Land Shadows Discussion Guide
Chapters I
By R.J. Striegel
Designed for College–Graduate Level Book Clubs & Literature Seminars
Chapter I: The Clearances
Summary:
Set against the backdrop of the Highland Clearances, this chapter introduces James and Mary McNeil as they prepare to flee their ancestral croft on the Isle of Barra. Striegel renders the land not just as setting but as sacred inheritance. The chapter explores emotional rupture, the erosion of communal trust, and the intrusion of imperial systems into domestic space. Religion, language, and memory become both tools of resistance and instruments of subjugation.
Themes & Literary Considerations:
Spatial poetics and the politics of place: How does the croft become a palimpsest of family, culture, and trauma?
Moral complicity and religious co-optation: Reverend Beatson emerges as a symbol of institutional betrayal.
Feminist resistance and emotional labor: Mary’s character embodies a quiet but resolute defiance.
First-person memory as historical reanimation: Narrative structure blurs history with felt experience.
Discussion Prompts:
Land as Memory: Striegel gives the croft near-sacred weight. How does the narrator’s relationship to the land shape both his identity and his understanding of legacy? Can we read the croft as a “character” in its own right?
Narrative Distance and Voice: Consider the chapter’s use of reflective first-person narration. How does this voice affect reader sympathy and narrative reliability? What techniques does Striegel use to blend personal memoir with historical fiction?
The Ethics of Resistance: James is simultaneously moral, angry, and desperate. How does the novel frame “righteous defiance” versus “prideful stubbornness”? What are the stakes of dissent when the consequences are shared by family?
Gendered Agency: Mary challenges James repeatedly while still supporting his plan. How does her character complicate the binary of compliant wife vs. radical partner? In what ways is she the moral center of the chapter?
Religion and Empire: Reverend Beatson’s theology reinforces the landowner’s power. How does the text use him to critique the historical alliance between religious institutions and systems of displacement?
Chapter II: H.M.S. Badger
Summary:
The McNeil family escapes aboard John Crawford’s smuggler vessel, pursued by both state agents and a revenue cutter. The journey becomes a literal and symbolic passage from ancestral land to liminal sea. Fog obscures certainty; pursuit erases safety. Yet in this instability, new family truths and intergenerational lessons are passed down. The Arran boat, a product of marginalized ingenuity, becomes a vessel of both resistance and inheritance.
Themes & Literary Considerations:
The Sea as Threshold: The Hebrides are both exit wound and portal. The ocean oscillates between freedom and threat.
Illegality as Justice: Crawford, a smuggler, performs the most ethical act in the chapter. What does this inversion tell us about empire, legality, and kinship?

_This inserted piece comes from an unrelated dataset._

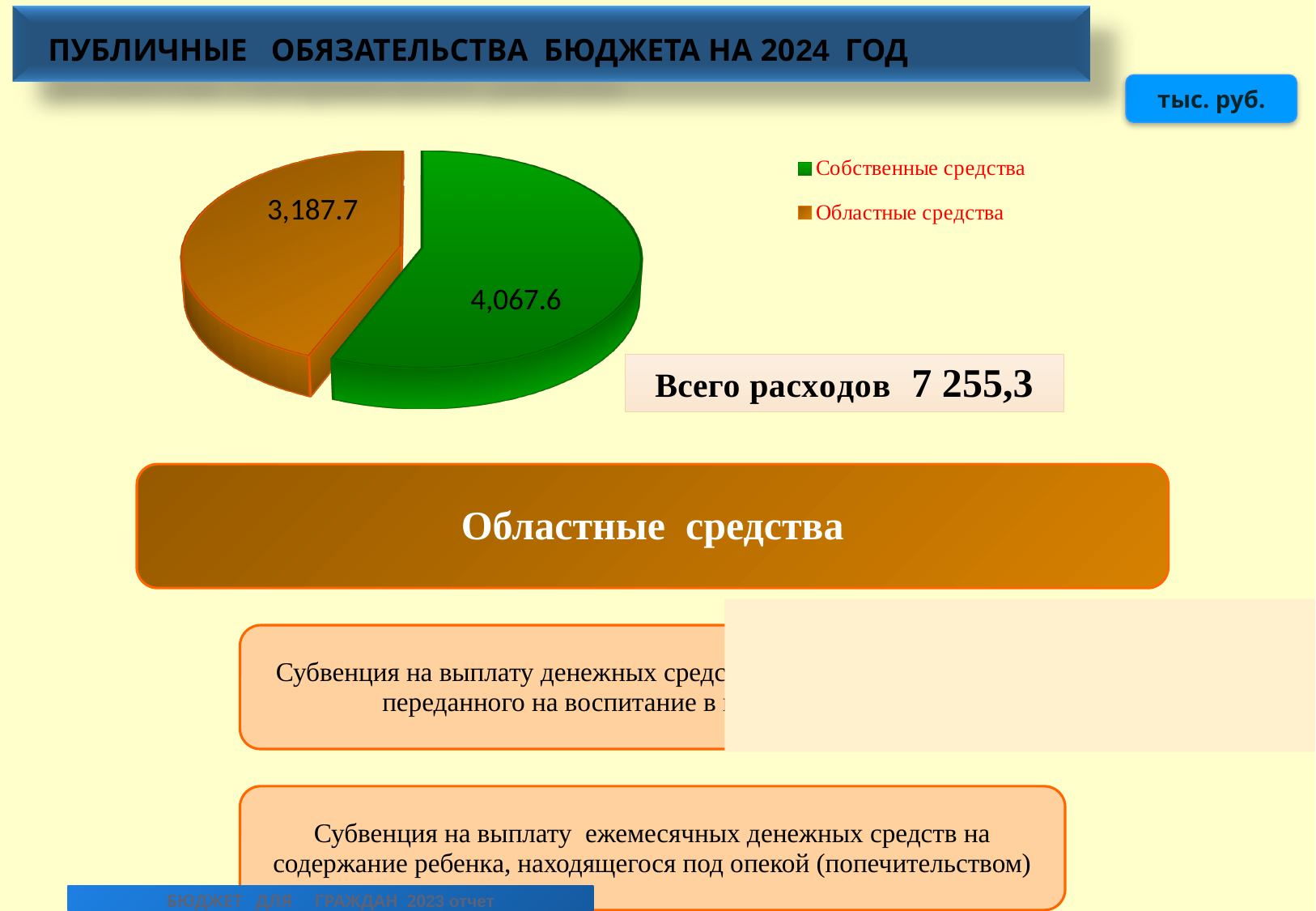
What total expenditure (Всего расходов) is shown next to the pie chart? 7 255,3 What is the difference between the values for Собственные средства and Областные средства? 879.9 What unit of measurement is indicated for the values on the slide? тыс. руб. What is the value for Областные средства in the pie chart? 3,187.7 What is the value for Собственные средства in the pie chart? 4,067.6 Which slice of the pie chart is the smallest? Областные средства Which is larger: Собственные средства or Областные средства? Собственные средства How many entries does the legend of the pie chart list? 2 What colour is the slice for Областные средства? orange How many slices does the pie chart have? 2 What kind of chart is shown on the slide? pie chart Which slice of the pie chart is the largest? Собственные средства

Parenting in Exile: What does it mean to protect innocence while enacting criminal resistance?
Narrative Rhythm and Tension: How does Striegel balance descriptive lyricism with high-stakes pacing?
Discussion Prompts:
Smuggling and Moral Subversion: John Crawford’s actions blur the line between criminality and heroism. How does Striegel challenge traditional notions of law, morality, and resistance through Crawford’s characterization?
Fog as Metaphor: Fog is omnipresent — literal and narrative. How does it reflect the psychological state of the characters? Does the fog obscure only danger, or does it also veil deeper truths?
Voice of the Father: James offers philosophical advice to Murdoch mid-flight: “Land is everything.” How do paternal imperatives shift under pressure? Does this instruction reinforce, or subvert, the systems James flees from?
The Badger as Imperial Threat: The H.M.S. Badger operates not just as a physical antagonist, but as a symbol of the state. How does its blind pursuit echo the structure of imperial logic? What might it represent narratively?
Maternal Steadfastness: Mary rows with blistered hands. Her anger at John’s hidden contraband is met with pragmatism. What does her resilience tell us about gendered roles in diasporic journeys? Does Striegel assign her symbolic meaning beyond function?
Narrative Control: The chase sequence reads cinematically. How does Striegel manipulate pacing, sensory detail, and silence to produce urgency? Consider what is seen, what is not, and what is imagined by the characters.
Extended Research Prompts:
Compare Land Shadows to other literary depictions of exodus: Famine by Liam O’Flaherty, Homegoing by Yaa Gyasi, or Pachinko by Min Jin Lee.
Situate the McNeil family's journey within frameworks of settler colonialism—do they leave as victims and arrive as participants in a new colonial structure?
Explore the representation of masculinity under siege. What does James’s introspection suggest about post-traumatic masculinity in historical fiction?